Выбрать главу

Многое здесь заставляет думать об Оруэлле, которого Казак, скорее всего, в то время еще не знал (хотя, может быть, и знал, никаких свидетельств тому нет). В один прекрасный день на стенах домов и оградах изображаемого города появляются плакаты, подписанные некоей таинственной аббревиатурой, которую жители расшифровывают как «Институт для Европы». «Институт» отдает устрашающие приказы – людям запрещают уезжать за пределы города, урезают продовольствие до уровня голодного пайка, детей забирают в интернаты, где калечат чудовищным воспитанием, превращая в бездумных исполнителей команд. Искусственно создается почти военная ситуация, чрезвычайное положение. Сводятся на нет, ликвидируются все демократические права – «Люди оказались в плену». При этом царит полнейшая неизвестность, никакой информации о происходящем и его причинах не поступает. Да и в любом случае всякая информация до граждан не была бы допущена. Таинственный «Институт» настолько завладел городом, сознанием людей, что все покорно и тупо выполняют самые нелепые или жестокие предписания. Господствует полнейший конформизм, абсолютная и всеобщая готовность выполнять любые приказы, полная приспособляемость, которую в своих реакциях и своем поведении демонстрирует герой романа Икс. Лишь очень немногие решаются на протест. Местный пастор, например, воспротивившийся деятельности «Института», оказывается в тюрьме, где его «перевоспитывают». В конце романа выясняется, что «Институт» – мистификация. За таинственной аббревиатурой скрывается международный киноконцерн, который намерен запечатлеть на пленку жизнь и нравы послевоенной Европы: голод, страдания людей, включая запланированную катастрофу, жертвой которой становятся жители города. На них сбрасывают бомбу, притом отнюдь не декоративную, а настоящую…
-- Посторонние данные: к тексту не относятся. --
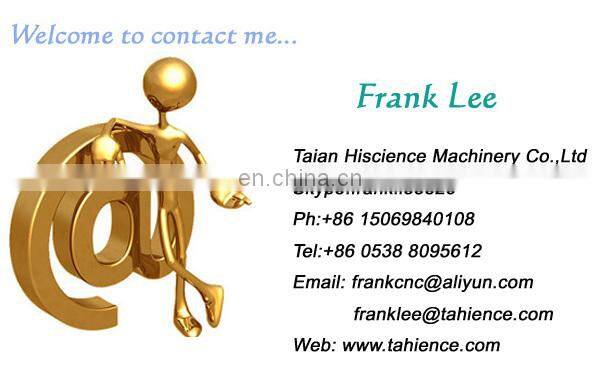 Large diameter spindle bore twin chuck pipe thread lathe machine Q350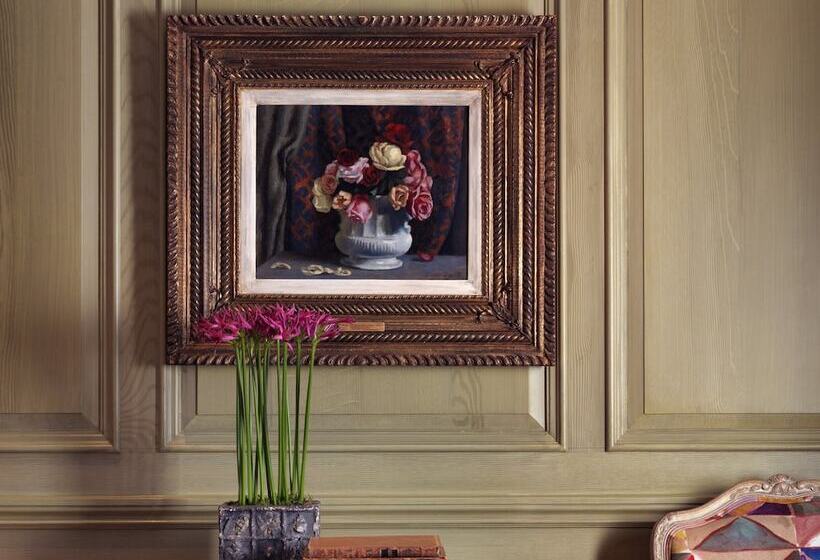 Fotos del hotel Charlotte Street , Firmdale S:  14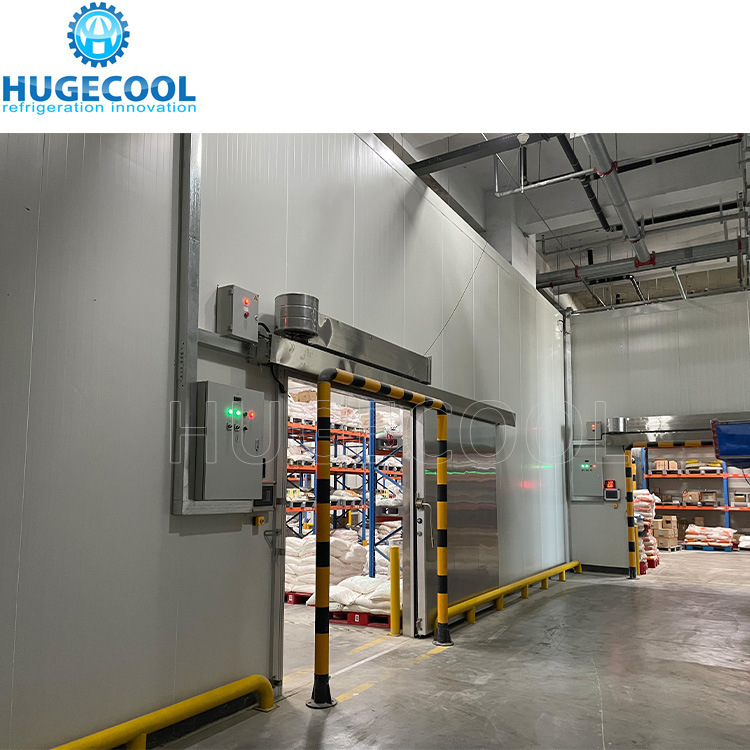 Air Cooler Freezing Room Cold Storage Cooling System Cold Room
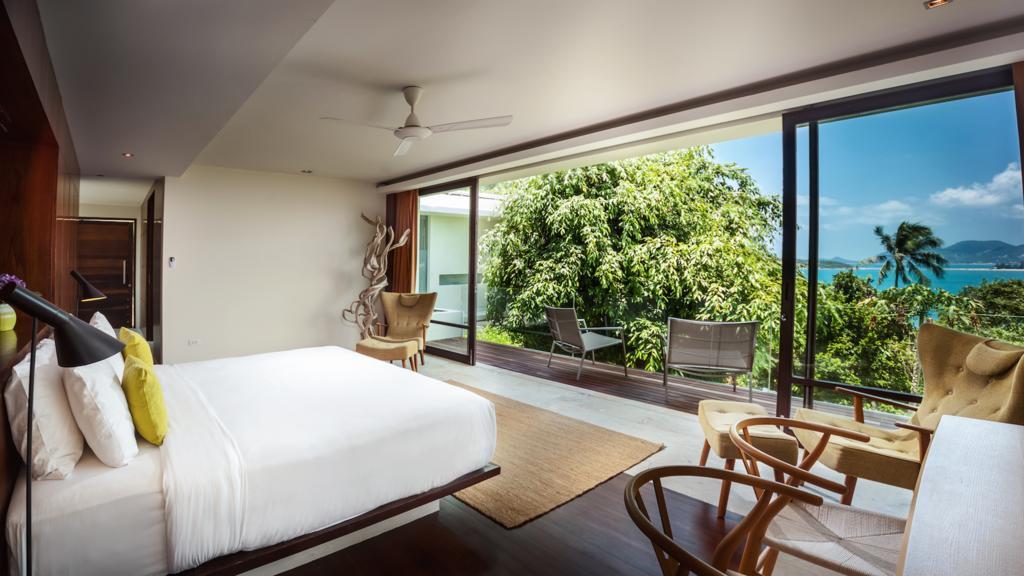 Villa Hin Choeng Mon Exterior photo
Концепция романа связана с представлением о бессилии человека перед мощными, навязанными ему анонимными силами. Сходные идеи возникают и в стихах Казака. Одно из них называется «В большой сети» (или «В большой паутине»). Казак будто предугадал возникновение Интернета. Точнее, просто получилось так, что название звучит очень актуально. Но речь в стихотворении идет о некоем страшном пауке, жадном до человеческой крови. В его паутине, протянутой от континента до континента, «сердце будущего, сон народов»: «Бездумные властители, несущие на себе проклятье, спутники паука, час за часом, десятилетие за десятилетием затягивают в паутину мужчин, женщин, детей. Все мы висим, пойманные и беззащитные, добыча большой паутины, отданные во власть ненасытных лап великана и его смертоносных челюстей». Этот образ возникает у Казака неоднократно: «Паук мира, с когтями сфинкса, ненасытно питающийся нашей жизнью, остается властителем адского времени…» Большая сеть, паутина, в которую затянут беззащитный человек, – все та же аллегория рока, бессилия человека перед чудовищными преступлениями.

Все, что изображает Казак, в значительной мере определено трагическим опытом прошлого, недавней истории. Именно война, по словам Казака, открыла перед ним во всем ужасе не только картины разрушений, страданий, бедствий: пережитая катастрофа породила тяжелое разочарование «духовной суетой». Деятельность, активность предстают как «пустой шаблон». История о том, как насильственно перекраивается, корежится жизнь целого города, как некая анонимная сила, узурпировавшая власть, контролирует поступки, поведение и мысли граждан, поощряя полное послушание и карая за малейшее сопротивление, как в государственных учреждениях увечат детей, развращают их души, как подавляется, разрушается личность, – была подсказана автору недавней историей его страны, опытом двенадцати лет нацистского господства. В то же время трудно игнорировать выраженное в романе стремление автора к универсализму. Его сатирический гротеск очень убедителен – например, в сцене спортивных состязаний, когда мяч начинает играть людьми. Автор ярко разоблачает бюрократическую машинерию как проявление того, что Теодор Адорно назвал «ущербным существованием». Конечно, намеренная всеобщность этой сатиры допускает различные толкования; в конце концов Казак был современником не только нацизма, но и других диктаторских режимов. И все же главным импульсом для него была, несомненно, трагическая история Германии, чудовищные преступления нацизма, которые не могли и не должны были пройти бесследно. Об этом свидетельствует творчество всех антифашистских писателей второй половины ХХ столетия.